PROBLEM TO WORK ON -> Rewrite the material below, replacing every occurrence of "gray bowl" with "ceramic bowl" and changing nothing else. Leave the pictures out of your answer.

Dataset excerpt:

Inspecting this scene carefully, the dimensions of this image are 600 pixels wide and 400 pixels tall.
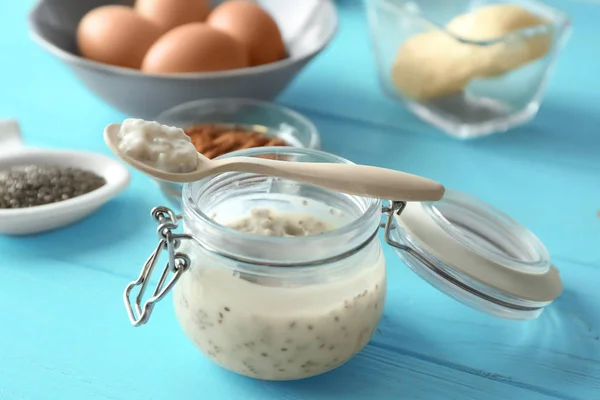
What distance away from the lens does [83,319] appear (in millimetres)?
670

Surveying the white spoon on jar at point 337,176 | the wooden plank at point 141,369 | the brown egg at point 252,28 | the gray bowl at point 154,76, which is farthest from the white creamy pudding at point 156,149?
the brown egg at point 252,28

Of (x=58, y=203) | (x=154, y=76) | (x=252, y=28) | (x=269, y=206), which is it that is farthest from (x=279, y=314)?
(x=252, y=28)

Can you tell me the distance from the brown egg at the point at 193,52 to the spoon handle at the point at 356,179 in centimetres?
40

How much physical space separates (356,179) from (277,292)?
0.10 m

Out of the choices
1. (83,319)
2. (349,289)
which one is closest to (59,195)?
(83,319)

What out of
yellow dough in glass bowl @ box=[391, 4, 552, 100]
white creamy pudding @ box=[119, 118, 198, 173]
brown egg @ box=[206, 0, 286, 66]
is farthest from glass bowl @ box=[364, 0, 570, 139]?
white creamy pudding @ box=[119, 118, 198, 173]

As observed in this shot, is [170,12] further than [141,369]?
Yes

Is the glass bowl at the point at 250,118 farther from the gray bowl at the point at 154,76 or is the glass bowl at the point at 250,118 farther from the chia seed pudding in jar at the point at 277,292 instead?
the chia seed pudding in jar at the point at 277,292

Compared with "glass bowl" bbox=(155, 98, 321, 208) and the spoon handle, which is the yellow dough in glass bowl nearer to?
"glass bowl" bbox=(155, 98, 321, 208)

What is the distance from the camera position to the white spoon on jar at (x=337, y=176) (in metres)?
0.54

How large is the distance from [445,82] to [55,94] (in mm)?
558

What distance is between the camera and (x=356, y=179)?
1.76ft

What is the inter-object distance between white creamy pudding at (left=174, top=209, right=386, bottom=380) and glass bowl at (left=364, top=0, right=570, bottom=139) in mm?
468

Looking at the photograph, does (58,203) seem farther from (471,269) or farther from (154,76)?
(471,269)
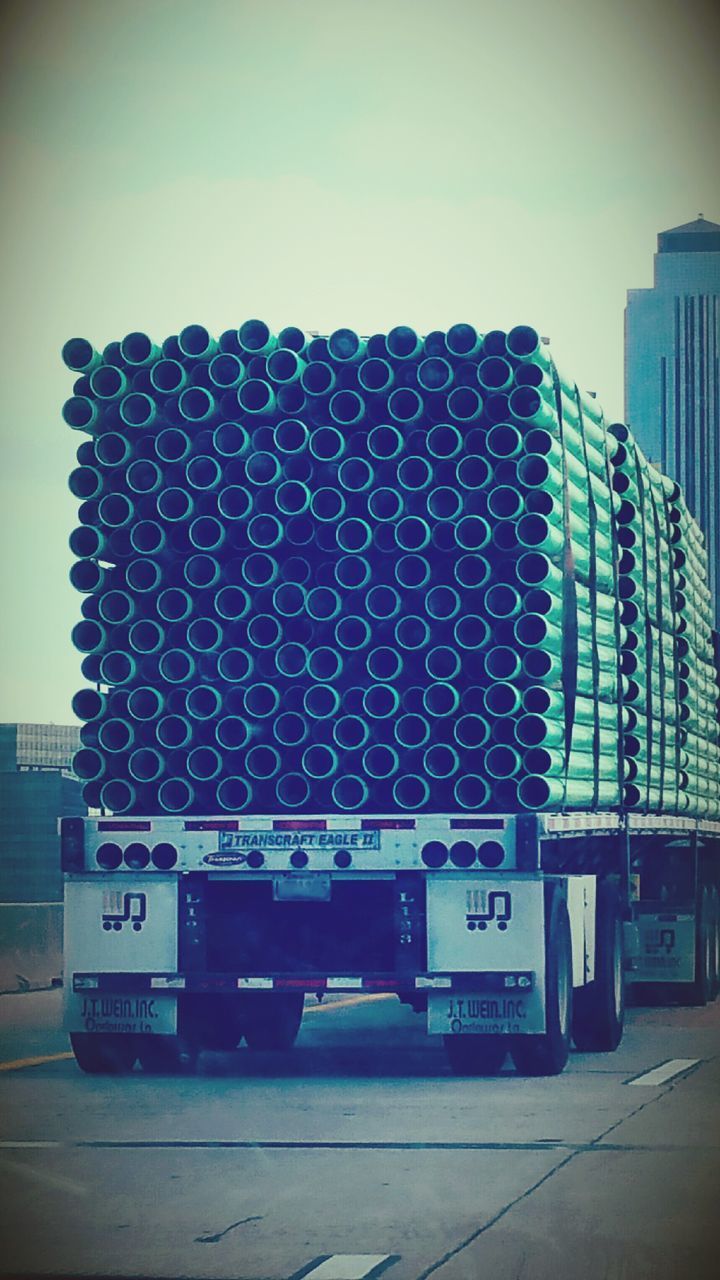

RESULT FOR THIS EXERCISE ->
Inspecting this scene carefully, the dimensions of this image are 600 pixels wide and 400 pixels tall.
What distance away from the lens does [83,319] appear (in millimetres)?
670

Surveying the white spoon on jar at point 337,176 | the wooden plank at point 141,369 | the brown egg at point 252,28 | the ceramic bowl at point 154,76, which is farthest from the white creamy pudding at point 156,149?
the brown egg at point 252,28

Of (x=58, y=203) | (x=154, y=76) | (x=252, y=28) | (x=269, y=206), which is it that is farthest from (x=279, y=314)?
(x=252, y=28)

Can you tell me the distance from the brown egg at the point at 193,52 to the spoon handle at the point at 356,179 in centimetres?
40

How much physical space separates (356,179) from (277,292)?
0.10 m

Out of the choices
1. (83,319)
2. (349,289)
which one is closest to (59,195)?
(83,319)

What out of
yellow dough in glass bowl @ box=[391, 4, 552, 100]
white creamy pudding @ box=[119, 118, 198, 173]
brown egg @ box=[206, 0, 286, 66]
is farthest from glass bowl @ box=[364, 0, 570, 139]?
white creamy pudding @ box=[119, 118, 198, 173]

As observed in this shot, is [170,12] further than [141,369]?
Yes

Is the glass bowl at the point at 250,118 farther from the ceramic bowl at the point at 154,76 or is the glass bowl at the point at 250,118 farther from the chia seed pudding in jar at the point at 277,292 instead?
the chia seed pudding in jar at the point at 277,292

Compared with "glass bowl" bbox=(155, 98, 321, 208) and the spoon handle, which is the yellow dough in glass bowl nearer to?
"glass bowl" bbox=(155, 98, 321, 208)

What is the distance from the camera position to the white spoon on jar at (x=337, y=176) (in metres)?
0.54

How large is the distance from [445,82] to [55,94] (in mm)?
558

What distance is between the camera and (x=356, y=179)?
1.76ft

What is the inter-object distance between white creamy pudding at (left=174, top=209, right=386, bottom=380) and glass bowl at (left=364, top=0, right=570, bottom=139) in mm?
468

Looking at the photograph, does (58,203) seem farther from (471,269) or farther from (154,76)?
(471,269)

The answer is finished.